▶ [WHAT IS NEEDED]
According to the Muaythai class article, why should someone joining a class set clear, achievable goals? Answer in one to three sentences.

▶ [DOCUMENT SECTION]
>> Begin

How To Get The Most Out Of A Muaythai Class
Signing up for a Muaythai class at Westside is one of the best decisions you could ever make for yourself. The art of eight limbs is a lot more than just learning effective ways to defend yourself with your fists, elbows, legs, and knees. Training Muaythai is a lifelong journey that will lead you down the path of self-discovery, self-discipline, and self-confidence.
As is the case with most things in life, when you train Muaythai, you get what you put in. All Muaythai students aren’t equal. Those who dedicate themselves to the art and remain disciplined with their training are rewarded for their efforts.
Looking to become one of these people who make the most out of their Muaythai class? Here are a few things you can do:
1) Set goals and follow up
Tools of the trade.
When you decide to join a Muaythai class at Westside, make sure you set some clear, achievable goals. That makes it easier for you to judge your progression, which in turns keeps you motivated in the long run. For example, if you’re overweight, setting a goal to lose “x” amount of weight is a good idea. Having a set goal makes it easier to customize your lifestyle to better suit your training. Continuing with the example used above, if one of your goals is to lose weight, making some changes to your diet would be an excellent way to complement the fat burn you get from your training.
2) Relax and focus on technique first
Working on the forearm pads develops skill, timing and technique.
When learning Muaythai, it is important that you leave your ego at the door. It’s isn’t uncommon for students to want to execute techniques as fast or as powerfully as they can, but that doesn’t help you in the long run. The techniques you learn while training Muaythai or any other martial art are not magic tricks. These techniques are effective because they take advantage of the known laws of physics and leverage.

>> End

▶ [COLLECTED DATA]

>> Begin

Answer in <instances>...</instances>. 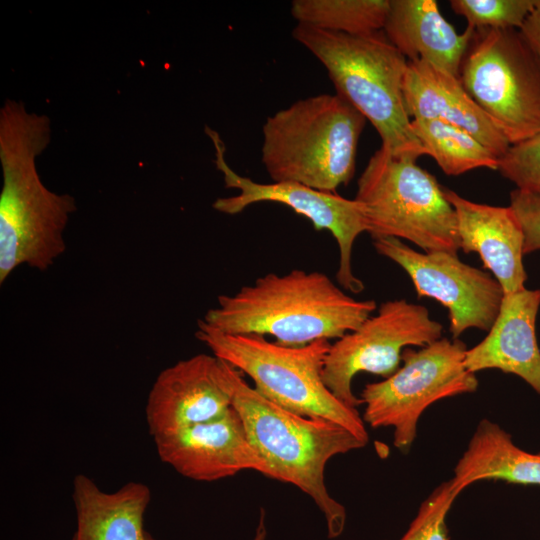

>> End

▶ [ANSWER TO THIS TASK]
Clear, achievable goals make it easier to judge your progression, which keeps you motivated in the long run. Having a set goal also makes it easier to adjust your lifestyle to suit your training.